On Tuesday, March 4, 2003, at 05:21 AM, Max Horn wrote:
At 22:39 Uhr -0800 03.03.2003, Ben Hines wrote:On Monday, March 3, 2003, at 11:38 AM, Justin Hallett wrote:
okay %e is great thanks...and I agree, but I think it will be used, I have a number of rc pkgs.
It is almost good that it is not documented. It really should not be used except in grave circumstances. If you have to fudge version numbers to not use epoch, do that.
Particularly never add a "-RC1" or something similar just "because you can use epoch to correct it later". It is better to not package that version, or if you must, fudge the version so it works with dpkg's system. If you see a strange version with a new package update, make sure it will update cleanly later before adding it.
Quite apparently we have different stances on this. So, please explain, how exactly do you think this version fudging should work, w/o confusing users by using completly different versions than the rest of the world for a given package?
No, we don't have differing stances. :)
Uh, we don't ? How do you call it then if two people have different opinions on a subject ? :-)
My "Stance" is taken right from the debian policy manual.
Mine not.
(I had no stance till i read it, then i understood and agreed with it) The debian manual explicitly says "fudge the version so it works, and Dont Use Epoch unless its a packaging error or upstream version change"
Well that's the debian manual. Thank god, we are not debian.
E.g. take the example of 5.0-RC1 followed by 5.0. What do you propse should be done here to make it debian version compliant? 4.99999 and 5.0 ? or 5.0 and 5.0a ? Or what? None of them seems appealing to me. Both can potentially conflict with actual version of the package (e.g. they might really release a 5.0a some times after to fix something).
I do not think that making up versions is particulary better than using epochs. You think to the contrary. Obviously we need to find a consensus :-)
I do? You're the one who has been pointing at the debian manual too. :)
I did point at it for the explanation how epoch figures in into the version/revision scheme, ultimately to be replaced by our own explanation. I never said "see, the debian policys says this and that, we have to do it the same way).
That said, I already agreed in previous posts that I can live with the scheme Benjamin Reeds proposed, if people don't like using Epochs. We can go with that approach if people want to avoid Epochs, in which case we should formalize his suggestion in the packaging docs.
But my motivation to agree to this is most definitely not due to what the debian policy says. We are not debian! Sure we can look at how they do things, and if we like it, do it the same way, but I feel in no way bound to this.
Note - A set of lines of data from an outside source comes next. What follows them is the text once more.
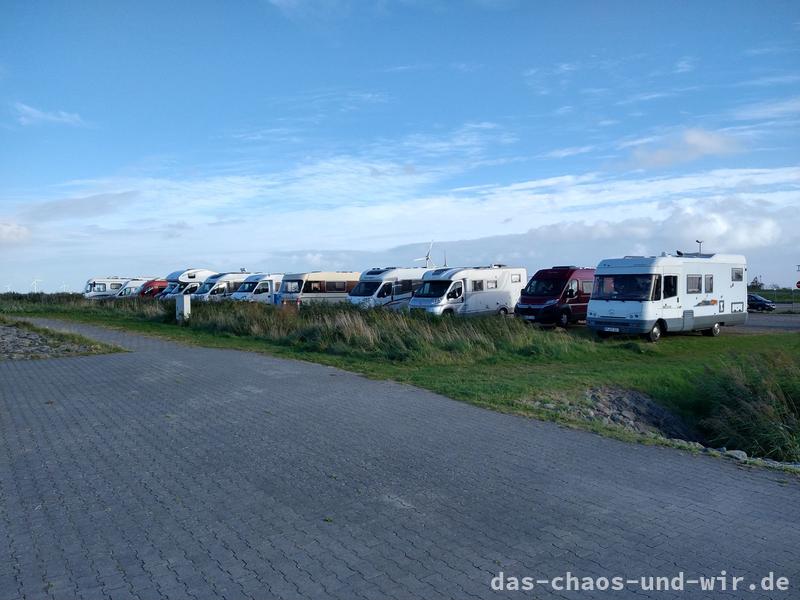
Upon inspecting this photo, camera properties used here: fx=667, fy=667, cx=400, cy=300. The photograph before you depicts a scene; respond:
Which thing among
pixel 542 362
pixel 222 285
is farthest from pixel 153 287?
pixel 542 362

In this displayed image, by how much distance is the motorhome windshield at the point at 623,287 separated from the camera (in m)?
20.6

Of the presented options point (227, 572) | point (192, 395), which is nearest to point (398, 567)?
point (227, 572)

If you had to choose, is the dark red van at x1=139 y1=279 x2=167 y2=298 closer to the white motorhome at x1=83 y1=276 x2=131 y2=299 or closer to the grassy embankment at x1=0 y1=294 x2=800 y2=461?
the white motorhome at x1=83 y1=276 x2=131 y2=299

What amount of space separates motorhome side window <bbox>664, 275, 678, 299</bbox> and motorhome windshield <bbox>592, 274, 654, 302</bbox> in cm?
76

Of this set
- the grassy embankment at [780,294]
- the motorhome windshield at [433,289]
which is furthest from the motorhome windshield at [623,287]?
the grassy embankment at [780,294]

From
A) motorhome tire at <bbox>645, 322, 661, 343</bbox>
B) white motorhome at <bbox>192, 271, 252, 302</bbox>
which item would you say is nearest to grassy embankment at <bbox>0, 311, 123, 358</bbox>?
motorhome tire at <bbox>645, 322, 661, 343</bbox>

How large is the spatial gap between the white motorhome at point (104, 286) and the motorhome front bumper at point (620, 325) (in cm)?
4036

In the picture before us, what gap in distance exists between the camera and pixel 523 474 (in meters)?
6.82

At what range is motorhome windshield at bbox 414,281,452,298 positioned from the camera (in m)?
26.4

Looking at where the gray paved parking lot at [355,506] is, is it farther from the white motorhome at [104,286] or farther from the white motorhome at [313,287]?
the white motorhome at [104,286]

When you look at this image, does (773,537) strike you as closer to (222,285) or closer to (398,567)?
(398,567)

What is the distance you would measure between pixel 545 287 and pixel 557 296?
2.62 feet

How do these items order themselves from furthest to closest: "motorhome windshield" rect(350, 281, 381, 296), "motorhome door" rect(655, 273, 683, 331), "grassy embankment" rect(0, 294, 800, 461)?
"motorhome windshield" rect(350, 281, 381, 296)
"motorhome door" rect(655, 273, 683, 331)
"grassy embankment" rect(0, 294, 800, 461)

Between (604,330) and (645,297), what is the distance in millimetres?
1700
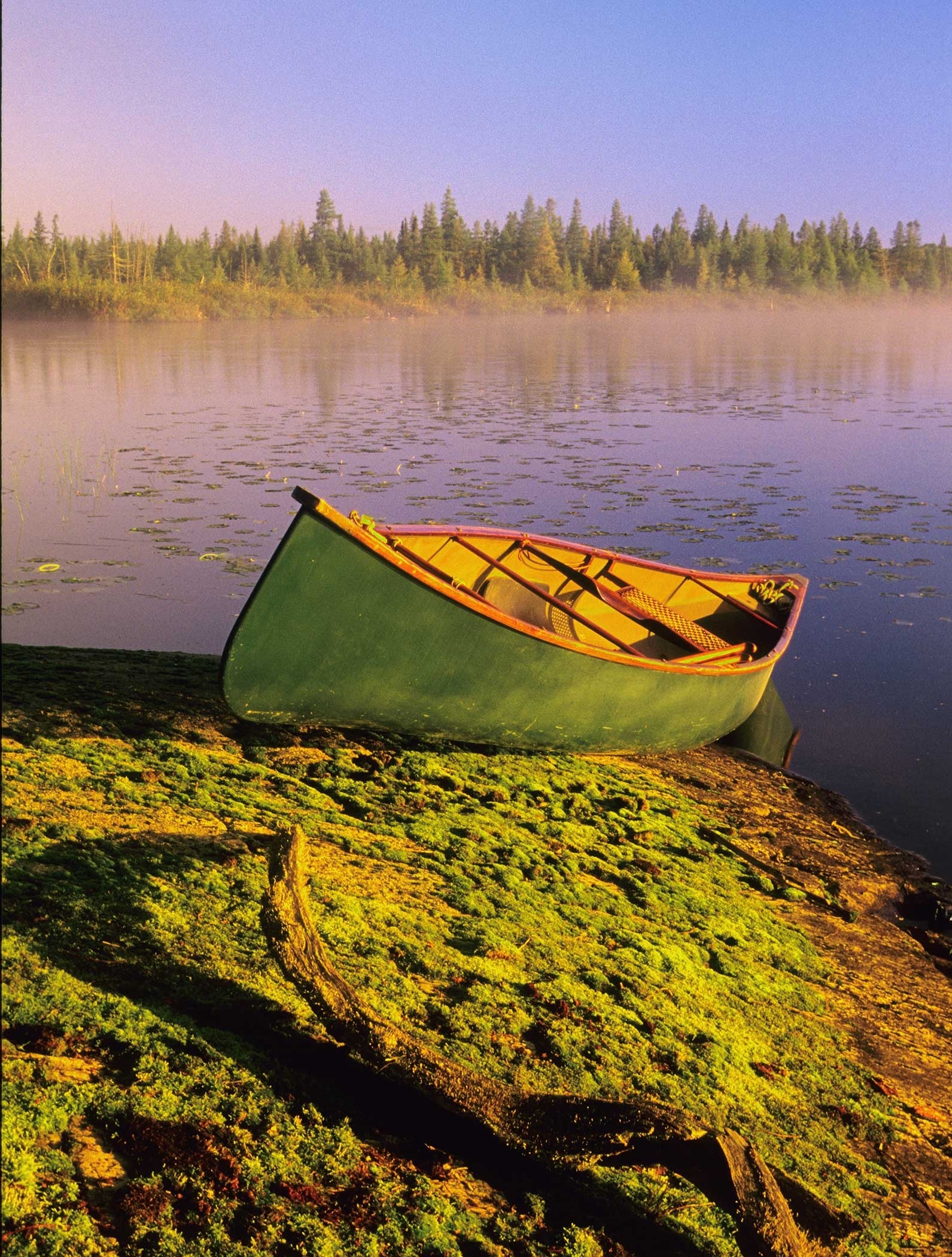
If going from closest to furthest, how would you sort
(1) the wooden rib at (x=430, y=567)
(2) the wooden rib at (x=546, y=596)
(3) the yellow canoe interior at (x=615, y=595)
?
1. (1) the wooden rib at (x=430, y=567)
2. (2) the wooden rib at (x=546, y=596)
3. (3) the yellow canoe interior at (x=615, y=595)

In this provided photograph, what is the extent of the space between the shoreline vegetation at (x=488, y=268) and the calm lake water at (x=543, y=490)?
37.4 meters

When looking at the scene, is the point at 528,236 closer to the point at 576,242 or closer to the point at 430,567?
the point at 576,242

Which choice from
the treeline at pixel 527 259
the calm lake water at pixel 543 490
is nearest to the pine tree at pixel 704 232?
the treeline at pixel 527 259

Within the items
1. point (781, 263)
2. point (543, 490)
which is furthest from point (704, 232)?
point (543, 490)

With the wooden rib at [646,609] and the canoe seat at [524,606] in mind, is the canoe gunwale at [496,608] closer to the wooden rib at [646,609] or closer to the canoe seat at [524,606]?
the wooden rib at [646,609]

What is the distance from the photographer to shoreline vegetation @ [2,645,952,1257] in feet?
10.3

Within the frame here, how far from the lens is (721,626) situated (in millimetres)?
9633

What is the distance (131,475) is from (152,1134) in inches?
539

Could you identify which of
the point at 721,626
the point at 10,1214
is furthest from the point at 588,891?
the point at 721,626

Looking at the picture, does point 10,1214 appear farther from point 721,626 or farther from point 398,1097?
point 721,626

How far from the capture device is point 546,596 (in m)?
7.49

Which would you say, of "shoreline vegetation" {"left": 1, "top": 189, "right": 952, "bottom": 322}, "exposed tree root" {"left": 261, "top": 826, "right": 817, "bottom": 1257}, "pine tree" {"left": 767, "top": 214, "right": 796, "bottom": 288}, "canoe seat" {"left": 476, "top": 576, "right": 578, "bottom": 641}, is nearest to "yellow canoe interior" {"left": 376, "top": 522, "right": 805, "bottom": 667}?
"canoe seat" {"left": 476, "top": 576, "right": 578, "bottom": 641}

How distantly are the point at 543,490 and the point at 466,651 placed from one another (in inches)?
→ 372

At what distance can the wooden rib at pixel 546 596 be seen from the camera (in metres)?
7.35
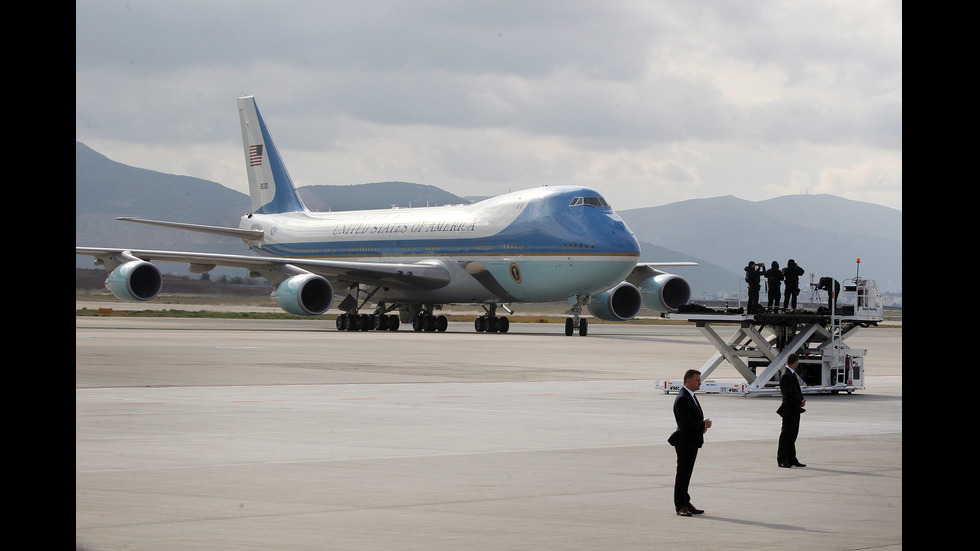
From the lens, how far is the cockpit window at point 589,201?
4897cm

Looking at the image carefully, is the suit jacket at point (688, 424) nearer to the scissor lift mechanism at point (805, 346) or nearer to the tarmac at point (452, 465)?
the tarmac at point (452, 465)

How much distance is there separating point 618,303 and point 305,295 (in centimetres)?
1394

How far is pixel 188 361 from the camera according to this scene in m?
31.7

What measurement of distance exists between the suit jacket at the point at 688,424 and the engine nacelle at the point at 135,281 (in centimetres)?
3952

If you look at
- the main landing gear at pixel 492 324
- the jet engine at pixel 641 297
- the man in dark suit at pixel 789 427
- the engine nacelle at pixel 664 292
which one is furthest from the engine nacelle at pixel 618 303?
the man in dark suit at pixel 789 427

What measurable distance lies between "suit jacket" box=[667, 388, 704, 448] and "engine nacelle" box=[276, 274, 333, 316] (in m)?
38.4

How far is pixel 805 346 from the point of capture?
25.5m

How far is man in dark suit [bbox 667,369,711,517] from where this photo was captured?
426 inches

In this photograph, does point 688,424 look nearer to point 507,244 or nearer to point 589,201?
point 589,201

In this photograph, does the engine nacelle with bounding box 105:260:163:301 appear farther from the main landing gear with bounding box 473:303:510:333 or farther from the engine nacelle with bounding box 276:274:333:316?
the main landing gear with bounding box 473:303:510:333

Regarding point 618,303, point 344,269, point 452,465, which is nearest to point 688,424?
point 452,465

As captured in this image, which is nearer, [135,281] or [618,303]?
[135,281]

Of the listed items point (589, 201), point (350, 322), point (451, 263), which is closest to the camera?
point (589, 201)
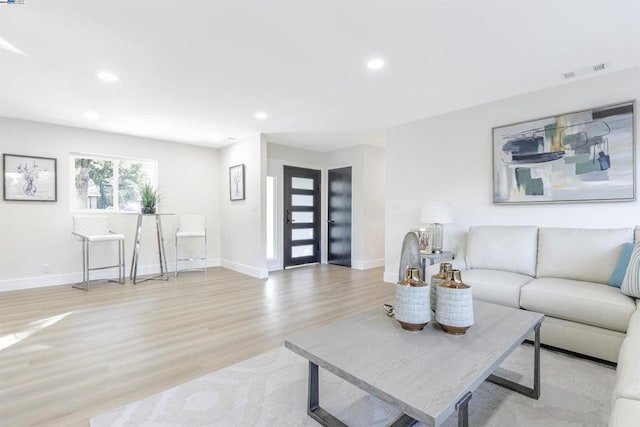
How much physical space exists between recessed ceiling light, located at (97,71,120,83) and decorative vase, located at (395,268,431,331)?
305cm

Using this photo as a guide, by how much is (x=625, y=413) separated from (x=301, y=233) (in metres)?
5.17

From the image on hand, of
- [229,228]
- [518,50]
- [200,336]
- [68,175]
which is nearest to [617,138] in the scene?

In particular, they ask to avoid epochs as much as possible, with no reason given (that I could find, please quote to prove me differently, would be much appreciated). The only reason given was by Kyle and others, which is that Epochs have to stay around the whole life time of a package... now, how is that a problem? I honestly don't see how it is a problem, so any explanation would be much appreciated, too.